Obtain the raw function and return type for given arg types

If you wanted to retrieve the raw function that matches given runtime input types. Then with TypeDispatch you could use the __getitem__ method.

Before:

t_fc[int]
<function __main__.f_ni2(x: int)>

If you wanted to retrieve that raw function’s return type then you can use the .returns method.

Before:

t_fc.returns(5)

Plum’s Function does not provided the exact same functionality.

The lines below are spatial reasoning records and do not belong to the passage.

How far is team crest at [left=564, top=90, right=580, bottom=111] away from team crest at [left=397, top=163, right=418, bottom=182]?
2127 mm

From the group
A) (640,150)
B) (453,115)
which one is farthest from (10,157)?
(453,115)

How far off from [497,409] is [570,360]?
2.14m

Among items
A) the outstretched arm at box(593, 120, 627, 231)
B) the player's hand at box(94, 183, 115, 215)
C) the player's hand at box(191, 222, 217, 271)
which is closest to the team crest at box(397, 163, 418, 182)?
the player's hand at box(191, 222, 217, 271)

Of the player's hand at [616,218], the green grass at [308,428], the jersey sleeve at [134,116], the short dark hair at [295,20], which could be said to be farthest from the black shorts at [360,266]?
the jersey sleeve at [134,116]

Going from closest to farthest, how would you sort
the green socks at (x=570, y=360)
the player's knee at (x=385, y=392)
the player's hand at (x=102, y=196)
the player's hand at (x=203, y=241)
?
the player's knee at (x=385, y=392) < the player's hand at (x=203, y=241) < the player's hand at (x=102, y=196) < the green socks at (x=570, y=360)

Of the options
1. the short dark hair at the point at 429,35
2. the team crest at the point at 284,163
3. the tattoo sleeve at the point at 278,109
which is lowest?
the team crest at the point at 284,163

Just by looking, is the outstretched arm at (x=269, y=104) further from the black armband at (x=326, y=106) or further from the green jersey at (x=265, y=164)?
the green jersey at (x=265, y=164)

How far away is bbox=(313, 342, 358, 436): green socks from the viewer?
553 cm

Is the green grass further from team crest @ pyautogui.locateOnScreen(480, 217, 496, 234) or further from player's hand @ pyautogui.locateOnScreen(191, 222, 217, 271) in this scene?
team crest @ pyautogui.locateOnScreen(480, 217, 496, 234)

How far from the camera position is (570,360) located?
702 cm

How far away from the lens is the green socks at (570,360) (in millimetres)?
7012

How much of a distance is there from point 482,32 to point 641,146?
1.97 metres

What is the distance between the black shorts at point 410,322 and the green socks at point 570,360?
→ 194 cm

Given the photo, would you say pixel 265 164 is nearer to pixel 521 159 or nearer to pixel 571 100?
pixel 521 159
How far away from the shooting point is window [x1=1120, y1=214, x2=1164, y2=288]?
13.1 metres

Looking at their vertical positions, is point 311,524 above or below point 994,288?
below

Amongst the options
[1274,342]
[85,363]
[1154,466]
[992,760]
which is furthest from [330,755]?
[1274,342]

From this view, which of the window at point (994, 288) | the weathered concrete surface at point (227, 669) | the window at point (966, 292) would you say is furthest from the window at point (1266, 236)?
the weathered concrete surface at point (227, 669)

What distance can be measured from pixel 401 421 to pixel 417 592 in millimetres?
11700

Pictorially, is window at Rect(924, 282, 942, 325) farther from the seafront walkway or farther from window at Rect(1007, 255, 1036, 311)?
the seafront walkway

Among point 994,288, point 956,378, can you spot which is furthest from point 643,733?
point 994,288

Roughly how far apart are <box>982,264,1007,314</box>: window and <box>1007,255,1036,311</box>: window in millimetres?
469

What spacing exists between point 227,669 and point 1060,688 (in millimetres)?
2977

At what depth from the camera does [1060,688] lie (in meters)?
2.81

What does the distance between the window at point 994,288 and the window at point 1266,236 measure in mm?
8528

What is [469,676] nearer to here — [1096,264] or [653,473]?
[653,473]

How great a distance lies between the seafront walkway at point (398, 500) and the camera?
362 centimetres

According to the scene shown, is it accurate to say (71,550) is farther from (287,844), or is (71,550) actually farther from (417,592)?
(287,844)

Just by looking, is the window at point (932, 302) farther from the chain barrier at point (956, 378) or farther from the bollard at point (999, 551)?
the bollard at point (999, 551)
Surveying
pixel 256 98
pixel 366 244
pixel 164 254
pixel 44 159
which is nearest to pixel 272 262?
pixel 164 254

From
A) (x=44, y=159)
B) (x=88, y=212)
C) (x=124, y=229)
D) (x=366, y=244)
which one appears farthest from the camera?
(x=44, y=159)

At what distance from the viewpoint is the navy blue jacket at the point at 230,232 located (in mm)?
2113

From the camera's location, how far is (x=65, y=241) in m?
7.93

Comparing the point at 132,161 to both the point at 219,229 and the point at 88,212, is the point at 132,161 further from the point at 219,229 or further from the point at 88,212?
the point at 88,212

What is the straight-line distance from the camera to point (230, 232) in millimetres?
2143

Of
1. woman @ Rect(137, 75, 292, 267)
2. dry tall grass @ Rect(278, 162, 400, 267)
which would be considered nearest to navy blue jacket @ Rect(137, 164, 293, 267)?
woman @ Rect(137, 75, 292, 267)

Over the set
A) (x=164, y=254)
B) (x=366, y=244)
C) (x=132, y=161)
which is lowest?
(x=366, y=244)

But you can pass arguments to .resolve_method or ._resolve_method_with_cache method to find the matching raw function and it’s return type.

After:

raw_func, ret_type = t_pl.resolve_method((5,))
print(raw_func)
print(ret_type)
<function f_ni2>
typing.Any

or the cached version:

raw_func, ret_type = t_pl._resolve_method_with_cache((5,))
print(raw_func)
print(ret_type)
<function f_ni2>
typing.Any

Breaking Change: Ambiguous Type Matching

A key behavioral difference in Plum is how it handles ambiguous type matches:

  • Fastcore: Silently uses the last defined function when multiple matches exist
  • Plum: Raises an AmbiguousLookupError to prevent unexpected behavior

Example:

@typedispatch
def f2_fc(x:int|float): return x+2
@typedispatch
def f2_fc(x:int|str): return x*3

f2_fc(5)
15

While plum will raise an AmbiguousLookupError.

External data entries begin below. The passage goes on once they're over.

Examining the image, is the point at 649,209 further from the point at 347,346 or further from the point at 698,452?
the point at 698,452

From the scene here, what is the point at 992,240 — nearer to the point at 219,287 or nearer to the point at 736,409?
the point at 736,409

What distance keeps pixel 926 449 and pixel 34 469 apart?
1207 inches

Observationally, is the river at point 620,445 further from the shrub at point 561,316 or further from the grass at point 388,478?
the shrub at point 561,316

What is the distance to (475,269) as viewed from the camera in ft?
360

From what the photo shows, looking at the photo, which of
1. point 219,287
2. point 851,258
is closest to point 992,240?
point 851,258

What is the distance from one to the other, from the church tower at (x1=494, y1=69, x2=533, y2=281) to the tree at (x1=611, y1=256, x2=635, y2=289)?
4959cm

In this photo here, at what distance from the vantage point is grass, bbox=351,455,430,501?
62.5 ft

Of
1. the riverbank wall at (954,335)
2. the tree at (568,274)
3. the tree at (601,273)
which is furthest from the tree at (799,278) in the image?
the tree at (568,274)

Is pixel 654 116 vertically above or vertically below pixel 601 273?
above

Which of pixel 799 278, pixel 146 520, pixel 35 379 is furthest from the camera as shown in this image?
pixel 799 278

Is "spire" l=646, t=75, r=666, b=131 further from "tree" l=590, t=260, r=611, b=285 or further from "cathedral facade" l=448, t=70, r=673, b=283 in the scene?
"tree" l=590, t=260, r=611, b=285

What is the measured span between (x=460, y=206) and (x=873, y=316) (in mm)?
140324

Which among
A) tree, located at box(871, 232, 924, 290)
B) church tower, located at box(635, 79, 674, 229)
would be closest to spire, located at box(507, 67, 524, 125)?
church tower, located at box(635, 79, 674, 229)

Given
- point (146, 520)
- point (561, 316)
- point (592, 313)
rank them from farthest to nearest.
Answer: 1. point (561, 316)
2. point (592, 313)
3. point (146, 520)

from plum import AmbiguousLookupError

@dispatch
def f2_pl(x:int|float): return x+2
@dispatch
def f2_pl(x:int|str): return x*3

try: f2_pl(5)
except AmbiguousLookupError: print("Caught expected AmbiguousLookupError")
Caught expected AmbiguousLookupError

Moving from fastcore to fasttransform

If you’re using Transform or Pipeline, follow these steps:

install fasttransform

  1. Install the new package:

    pip install fasttransform

Update imports

# Before
from fastcore.transform import Transform, Pipeline
# After
from fasttransform import Transform, Pipeline

Initializing Transform

In fasttransform, you can now define multiple encode/decode methods either through subclassing (like before) or directly:

# Before (subclassing required)
from fastcore.transform import Transform as FCTransform

class MyTransform(FCTransform):
    def encodes(self, x:int): return "enc int!"
    def encodes(self, x:str): return "enc str!"
    
    def decodes(self, x:int): return "dec int!"
    def decodes(self, x:str): return "dec str!"

fct = MyTransform()
fct
MyTransform:
encodes: (int,object) -> encodes
(str,object) -> encodes
decodes: (int,object) -> decodes
(str,object) -> decodes

While the old behavior is still supported, you can now also do the following:

# After (direct initialization possible)
from fasttransform import Transform

def my_transform(x:int): return "enc int!"
def my_transform2(x:str): return "enc str!"
def my_transform_dec(x:int): return "dec int!"
def my_transform_dec2(x:str): return "dec str!"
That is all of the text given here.